文書本文
════════════════
また、炭素0.003重量%以下の極低炭素鋼、または更にこれにニオブ、チタンを添加し非時効連続鋳造鋼から製造されたコイルも用いられる。
【0009】
<めっき前処理>
以下に述べるめっきの前処理としては、通常苛性ソーダを主剤としたアルカリ液に電解、または浸漬による脱脂を行い、冷延鋼板表面のスケール(酸化膜)を除去する。除去後、冷間圧延工程にて製品厚みまで圧延する。
【0010】
<焼鈍>
圧延で付着した圧延油を電解洗浄した後、焼鈍する。焼鈍は、連続焼鈍あるいは箱型焼鈍のどちらでもよく特にこだわらない。焼鈍した後、形状修正する。
【0011】
<ニッケルめっき>
焼鈍後の鋼板上に、まずニッケルめっきを施す。
一般に、ニッケルめっき浴としてはワット浴と称される硫酸ニッケル浴が主と用いられるが、この他、スファミン酸浴、ほうフッ化物浴、塩化物浴なども用いることができる。これらの浴を用いてめっきする場合のニッケルめっきの厚みは、1〜3μmの範囲が好ましい。
当該めっき厚みを得るには、代表的なワット浴を用いた場合は、硫酸ニッケル200〜350g/L、塩化ニッケル20〜50g/L、ほう酸20〜50g/Lの浴組成で、pH3.6〜4.6、浴温50〜65℃の浴にて、電流密度5〜50A/dm、クーロン数約900〜3000c/dmの電解条件によって得られる。安定剤として添加するほう酸はクエン酸でもよい。
════════════════
表示された記録

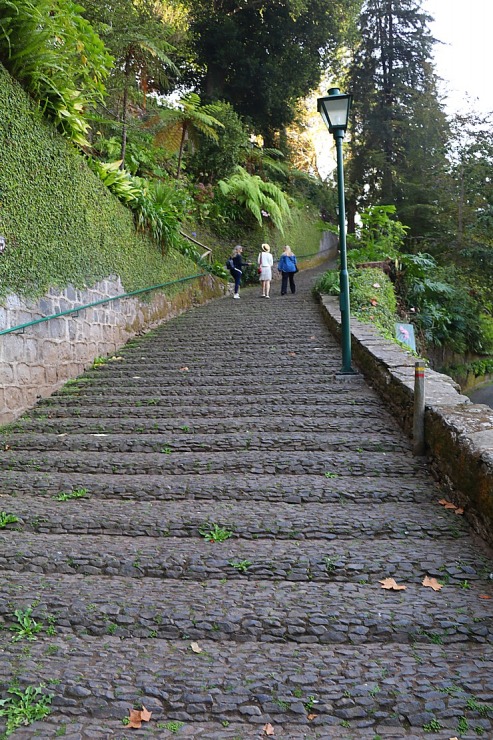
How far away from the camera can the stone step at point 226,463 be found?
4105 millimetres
════════════════
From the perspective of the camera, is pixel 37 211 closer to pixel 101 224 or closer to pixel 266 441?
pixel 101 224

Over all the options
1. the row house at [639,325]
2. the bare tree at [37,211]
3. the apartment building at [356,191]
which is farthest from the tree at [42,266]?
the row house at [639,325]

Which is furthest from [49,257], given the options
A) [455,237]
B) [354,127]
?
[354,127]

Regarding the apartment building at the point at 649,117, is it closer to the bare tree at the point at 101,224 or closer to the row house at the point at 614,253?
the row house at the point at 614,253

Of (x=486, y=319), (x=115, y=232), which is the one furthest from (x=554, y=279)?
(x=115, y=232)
════════════════
作業一覧
[a] 鋼板めっきに関する文書で、代表的なワット浴の浴組成として示されている成分を、それぞれの濃度範囲とともにすべて挙げてください。
[b] 鋼板めっきに関する文書の「また、炭素0.003重量%以」から「1〜3μmの範囲が好ましい。」までを、両端の語句も含めてそのまま書き写してください。
[c] 鋼板めっきに関する文書を、最後の文の後から書き継いでください。

作業結果
[a] 硫酸ニッケル200〜350g/L、塩化ニッケル20〜50g/L、ほう酸20〜50g/L

[b]
また、炭素0.003重量%以下の極低炭素鋼、または更にこれにニオブ、チタンを添加し非時効連続鋳造鋼から製造されたコイルも用いられる。
【0009】
<めっき前処理>
以下に述べるめっきの前処理としては、通常苛性ソーダを主剤としたアルカリ液に電解、または浸漬による脱脂を行い、冷延鋼板表面のスケール(酸化膜)を除去する。除去後、冷間圧延工程にて製品厚みまで圧延する。
【0010】
<焼鈍>
圧延で付着した圧延油を電解洗浄した後、焼鈍する。焼鈍は、連続焼鈍あるいは箱型焼鈍のどちらでもよく特にこだわらない。焼鈍した後、形状修正する。
【0011】
<ニッケルめっき>
焼鈍後の鋼板上に、まずニッケルめっきを施す。
一般に、ニッケルめっき浴としてはワット浴と称される硫酸ニッケル浴が主と用いられるが、この他、スファミン酸浴、ほうフッ化物浴、塩化物浴なども用いることができる。これらの浴を用いてめっきする場合のニッケルめっきの厚みは、1〜3μmの範囲が好ましい。

[c]
ここで、ワット浴で形成されるニッケルめっきとしては、ピット抑制剤以外に有機化合物を添加しない無光沢ニッケルめっき、めっき層の析出結晶面を平滑化させたレベリング剤と称する有機化合物を添加した半光沢ニッケルめっき、さらにレベリング剤に加えニッケルめっき結晶組織を微細化することにより光沢を出すための硫黄成分を含有した有機化合物を添加した光沢ニッケルめっきがあるが、本発明においてはすべて用いることができる。
【0012】
<拡散>
次に、ニッケルめっき後、Fe−Ni拡散層を形成するための熱処理を行う。
この熱処理の目的は、ニッケルめっきのままの微細結晶状態を軟化再結晶させ、鋼素地―めっき層の密着性を高めるとともに、熱処理によって形成されるFe−Ni拡散層により、パイプへの造管や曲げ加工、スプール加工に対する皮膜加工性(追随性)を向上させることにある。
熱拡散の方法は、連続焼鈍炉を使用する方法や箱型焼鈍炉を使用する方法がある。熱拡散温度は400〜800℃の範囲で、拡散時間は60秒から12時間までの範囲が通常熱拡散に用いられるが、12時間以上での拡散処理も可能である。
拡散時のガス雰囲気は、非酸化性あるいは還元性保護ガス雰囲気で行う。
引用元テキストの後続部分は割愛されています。